● WORK ORDER
From the first line to the last, please reproduce the material exactly, skipping the pictures.

● STORED DATA

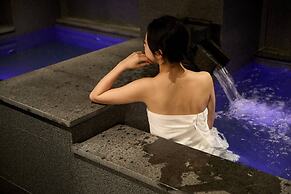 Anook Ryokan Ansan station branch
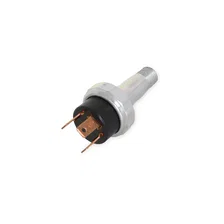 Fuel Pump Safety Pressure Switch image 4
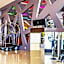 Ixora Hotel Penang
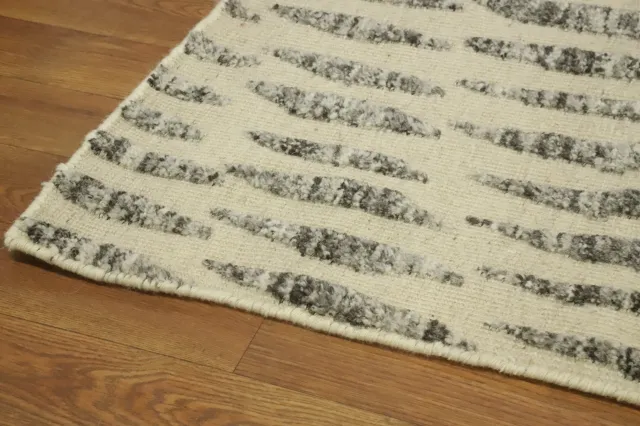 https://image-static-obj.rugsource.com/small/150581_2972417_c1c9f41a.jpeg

● RESPONSE AREA
 Anook Ryokan Ansan station branch
 Fuel Pump Safety Pressure Switch image 4
 Ixora Hotel Penang
 https://image-static-obj.rugsource.com/small/150581_2972417_c1c9f41a.jpeg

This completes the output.